Добавить в цитаты Настройки чтения

Страница 8 из 54



Серга, освобожденный, то ли что-то напевая, то ли выкрикивая, бежал впереди нее по пустырю. Небо было полно нежных тающих красок, как створка раковины, сиреневые, нежные, желто-розовые, со страстным изгибом вытянутые над горизонтом стояли облака. И ни в небо взлететь, ни в землю уйти раньше времени. Ни в небо взлететь... Никакой свекрови у нее не было. Андрей никогда не женится, хотя, совестливый, помогает чем может, велосипед вот обещал. Но не женится, говорит, что причина в самой Агнессе, в ее характере, в том, что она стремится подладиться под всякого, спешит, торопится, забегает вперед всяческих отношений с людьми, так что те от нее шарахаются, не понимая стремительности и детского страха, с какими она откликается на всякое приветливое слово. Во всем у тебя нет вкуса, ругал ее Андрей. Что делать — нет. И платья ее — вызов судьбе, написанной бездарно, без вкуса. Судьба — твоя человеческая суть и суд над тобой. Ну вот зачем ей было пускаться в откровения с той женщиной, что может быть лучше сдержанного достоинства? Уж ее-то, ту женщину, чего было утешать? Разве ее беду сравнить с Агнессиной? Ведь все подобные несчастья придают судьбе какую-то завершенность, хотя бы на данном этапе, все они входят в сюжет жизни, ты находишься внутри своего круга, своей ауры, а не вне ее, где свищут ветра, где, как прошлогодние листья, висят чужие платья — чужие, взятые, как эта история про свекровь, у жизни напрокат. Про овощной магазин и то неправда: его открыли недавно, и ничего в нем, кроме пресных желтых огурцов и айвового джема, не бывает, абсолютно ничего.

Куда ушел трамвай

Мы знали: город наш маленький.
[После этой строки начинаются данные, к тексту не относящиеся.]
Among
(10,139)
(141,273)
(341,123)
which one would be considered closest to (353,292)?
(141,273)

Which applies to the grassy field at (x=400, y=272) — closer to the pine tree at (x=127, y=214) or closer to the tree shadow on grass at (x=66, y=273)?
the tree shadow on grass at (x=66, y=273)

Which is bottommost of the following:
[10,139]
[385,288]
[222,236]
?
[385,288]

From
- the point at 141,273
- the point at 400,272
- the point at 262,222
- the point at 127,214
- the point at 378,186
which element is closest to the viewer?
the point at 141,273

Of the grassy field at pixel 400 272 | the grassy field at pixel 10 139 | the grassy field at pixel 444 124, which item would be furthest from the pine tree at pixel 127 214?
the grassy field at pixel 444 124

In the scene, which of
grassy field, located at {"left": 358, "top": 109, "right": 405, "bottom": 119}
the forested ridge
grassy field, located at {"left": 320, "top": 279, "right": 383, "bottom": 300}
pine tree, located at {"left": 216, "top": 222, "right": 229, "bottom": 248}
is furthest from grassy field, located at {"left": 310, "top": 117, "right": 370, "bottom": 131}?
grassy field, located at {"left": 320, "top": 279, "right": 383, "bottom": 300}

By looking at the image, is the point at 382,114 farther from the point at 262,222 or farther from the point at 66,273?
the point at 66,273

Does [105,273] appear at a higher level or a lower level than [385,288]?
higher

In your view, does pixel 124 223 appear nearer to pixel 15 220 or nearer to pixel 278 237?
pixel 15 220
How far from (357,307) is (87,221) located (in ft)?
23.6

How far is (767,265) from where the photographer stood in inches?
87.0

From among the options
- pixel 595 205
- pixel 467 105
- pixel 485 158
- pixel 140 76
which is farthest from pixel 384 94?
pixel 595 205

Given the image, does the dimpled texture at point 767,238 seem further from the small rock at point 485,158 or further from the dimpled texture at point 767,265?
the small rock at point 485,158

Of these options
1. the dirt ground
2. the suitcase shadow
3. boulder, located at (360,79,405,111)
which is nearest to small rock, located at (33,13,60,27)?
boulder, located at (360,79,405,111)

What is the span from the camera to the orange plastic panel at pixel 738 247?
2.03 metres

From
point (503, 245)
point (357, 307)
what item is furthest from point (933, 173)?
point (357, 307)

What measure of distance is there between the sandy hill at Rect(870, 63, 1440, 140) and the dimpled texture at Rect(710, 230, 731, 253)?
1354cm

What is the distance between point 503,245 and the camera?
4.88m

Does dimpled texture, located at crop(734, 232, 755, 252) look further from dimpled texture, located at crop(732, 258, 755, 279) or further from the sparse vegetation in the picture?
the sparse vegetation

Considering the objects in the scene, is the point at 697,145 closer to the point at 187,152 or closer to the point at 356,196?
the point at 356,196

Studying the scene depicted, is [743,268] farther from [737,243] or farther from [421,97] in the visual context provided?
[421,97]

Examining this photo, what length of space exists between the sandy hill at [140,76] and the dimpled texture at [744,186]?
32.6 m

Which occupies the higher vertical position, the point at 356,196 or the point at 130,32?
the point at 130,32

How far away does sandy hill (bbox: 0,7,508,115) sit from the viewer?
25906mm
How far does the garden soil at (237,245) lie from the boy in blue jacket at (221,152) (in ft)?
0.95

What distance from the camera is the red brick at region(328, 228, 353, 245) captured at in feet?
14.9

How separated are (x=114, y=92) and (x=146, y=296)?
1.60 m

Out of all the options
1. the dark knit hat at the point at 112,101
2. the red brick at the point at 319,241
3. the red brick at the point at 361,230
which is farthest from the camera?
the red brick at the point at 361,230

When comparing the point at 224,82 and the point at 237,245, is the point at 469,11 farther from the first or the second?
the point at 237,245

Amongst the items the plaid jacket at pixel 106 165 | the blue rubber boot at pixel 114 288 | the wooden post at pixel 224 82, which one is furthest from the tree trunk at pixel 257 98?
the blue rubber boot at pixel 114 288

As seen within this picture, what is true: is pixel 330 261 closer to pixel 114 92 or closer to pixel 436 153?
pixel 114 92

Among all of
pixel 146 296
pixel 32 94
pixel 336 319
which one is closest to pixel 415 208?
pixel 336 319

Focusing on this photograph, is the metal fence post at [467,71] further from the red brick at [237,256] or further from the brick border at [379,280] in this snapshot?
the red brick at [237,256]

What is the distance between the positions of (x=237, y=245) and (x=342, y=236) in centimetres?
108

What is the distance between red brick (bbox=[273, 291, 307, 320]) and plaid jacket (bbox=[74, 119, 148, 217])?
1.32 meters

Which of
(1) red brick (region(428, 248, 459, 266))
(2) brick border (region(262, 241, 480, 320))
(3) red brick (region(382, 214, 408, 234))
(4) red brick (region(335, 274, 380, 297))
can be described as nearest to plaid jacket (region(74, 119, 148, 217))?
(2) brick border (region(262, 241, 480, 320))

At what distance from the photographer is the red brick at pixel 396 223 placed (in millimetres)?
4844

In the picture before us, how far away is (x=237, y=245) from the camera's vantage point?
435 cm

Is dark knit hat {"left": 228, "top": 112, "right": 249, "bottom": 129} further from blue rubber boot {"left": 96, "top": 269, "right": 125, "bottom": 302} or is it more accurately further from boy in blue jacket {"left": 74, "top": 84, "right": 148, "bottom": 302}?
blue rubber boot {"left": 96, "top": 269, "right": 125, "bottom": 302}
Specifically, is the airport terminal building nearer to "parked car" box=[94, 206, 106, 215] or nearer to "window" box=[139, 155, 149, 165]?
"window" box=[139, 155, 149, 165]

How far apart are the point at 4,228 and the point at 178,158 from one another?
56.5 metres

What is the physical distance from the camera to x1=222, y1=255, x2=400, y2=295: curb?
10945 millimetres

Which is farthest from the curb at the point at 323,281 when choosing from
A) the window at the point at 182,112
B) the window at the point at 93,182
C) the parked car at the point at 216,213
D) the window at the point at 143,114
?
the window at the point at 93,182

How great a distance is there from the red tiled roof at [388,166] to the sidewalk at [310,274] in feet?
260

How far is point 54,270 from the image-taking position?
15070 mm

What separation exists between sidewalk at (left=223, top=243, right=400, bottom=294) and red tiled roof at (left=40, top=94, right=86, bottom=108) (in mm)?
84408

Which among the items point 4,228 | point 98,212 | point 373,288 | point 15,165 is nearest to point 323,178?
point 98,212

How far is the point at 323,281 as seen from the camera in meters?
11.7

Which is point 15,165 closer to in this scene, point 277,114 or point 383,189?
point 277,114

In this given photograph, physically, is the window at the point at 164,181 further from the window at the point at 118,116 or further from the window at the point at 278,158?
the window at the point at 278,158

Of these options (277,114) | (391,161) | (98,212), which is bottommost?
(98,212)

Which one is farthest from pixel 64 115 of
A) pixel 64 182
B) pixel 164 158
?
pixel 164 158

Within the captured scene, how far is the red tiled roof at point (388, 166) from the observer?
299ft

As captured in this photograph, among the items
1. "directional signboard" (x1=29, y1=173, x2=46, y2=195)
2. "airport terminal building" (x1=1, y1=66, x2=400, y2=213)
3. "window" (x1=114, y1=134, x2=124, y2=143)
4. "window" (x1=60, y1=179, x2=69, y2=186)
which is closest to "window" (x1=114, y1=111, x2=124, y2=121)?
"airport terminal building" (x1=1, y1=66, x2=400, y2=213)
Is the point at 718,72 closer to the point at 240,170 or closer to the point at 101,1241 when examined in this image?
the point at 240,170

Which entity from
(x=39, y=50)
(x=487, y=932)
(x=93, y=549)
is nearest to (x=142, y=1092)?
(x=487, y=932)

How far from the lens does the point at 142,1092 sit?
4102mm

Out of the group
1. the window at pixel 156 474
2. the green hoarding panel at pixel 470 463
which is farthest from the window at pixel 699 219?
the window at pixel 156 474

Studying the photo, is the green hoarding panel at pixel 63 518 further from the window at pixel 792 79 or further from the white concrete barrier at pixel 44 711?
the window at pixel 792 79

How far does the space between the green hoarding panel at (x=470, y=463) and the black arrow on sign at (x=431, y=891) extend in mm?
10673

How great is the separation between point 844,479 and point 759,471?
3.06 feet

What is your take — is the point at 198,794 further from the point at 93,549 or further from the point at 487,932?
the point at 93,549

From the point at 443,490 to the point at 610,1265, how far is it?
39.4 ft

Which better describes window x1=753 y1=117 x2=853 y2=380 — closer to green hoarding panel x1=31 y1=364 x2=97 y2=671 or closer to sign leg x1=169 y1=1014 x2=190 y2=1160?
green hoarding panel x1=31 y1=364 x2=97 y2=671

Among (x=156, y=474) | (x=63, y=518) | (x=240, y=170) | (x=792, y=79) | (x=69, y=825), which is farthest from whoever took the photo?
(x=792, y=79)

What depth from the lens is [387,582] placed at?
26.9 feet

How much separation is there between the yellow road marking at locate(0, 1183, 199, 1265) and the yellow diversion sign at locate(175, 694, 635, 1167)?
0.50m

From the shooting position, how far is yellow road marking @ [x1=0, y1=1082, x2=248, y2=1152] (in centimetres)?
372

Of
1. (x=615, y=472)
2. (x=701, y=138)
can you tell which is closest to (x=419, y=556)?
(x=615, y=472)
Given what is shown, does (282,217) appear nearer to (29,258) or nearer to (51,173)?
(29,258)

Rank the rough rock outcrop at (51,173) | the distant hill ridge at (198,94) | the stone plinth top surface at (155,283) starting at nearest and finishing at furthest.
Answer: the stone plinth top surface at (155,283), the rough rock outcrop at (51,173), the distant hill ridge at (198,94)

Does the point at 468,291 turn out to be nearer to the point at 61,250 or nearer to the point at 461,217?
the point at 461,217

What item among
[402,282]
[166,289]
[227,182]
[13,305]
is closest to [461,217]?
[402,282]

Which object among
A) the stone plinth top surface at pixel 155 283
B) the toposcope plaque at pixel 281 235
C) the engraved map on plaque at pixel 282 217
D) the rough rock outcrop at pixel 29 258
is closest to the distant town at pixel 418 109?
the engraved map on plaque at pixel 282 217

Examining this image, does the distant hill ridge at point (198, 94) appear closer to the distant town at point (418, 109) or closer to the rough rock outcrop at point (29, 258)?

Город маленький, но трамвай по нему ходил — красный скрипучий вагон с громадной дугой на крыше, высекающей фиолетовые и зеленые искры. Мы были в нем: сидели на желтой деревянной скамье и хвастали друг перед другом билетиками — не так часто мы их брали, а на железных поручнях висели ремни, и те из пассажиров, кто не доставал до самого поручня, покачивался, держась рукой за ремень. А мы сидели; когда ты захотела уступить место одной старушке, со всех сторон закричали: сидите, сидите, вы маленькие. Раз билеты есть, сидите, подтвердила кондукторша. Есть, есть, сказали мы всем и снова показали билетики.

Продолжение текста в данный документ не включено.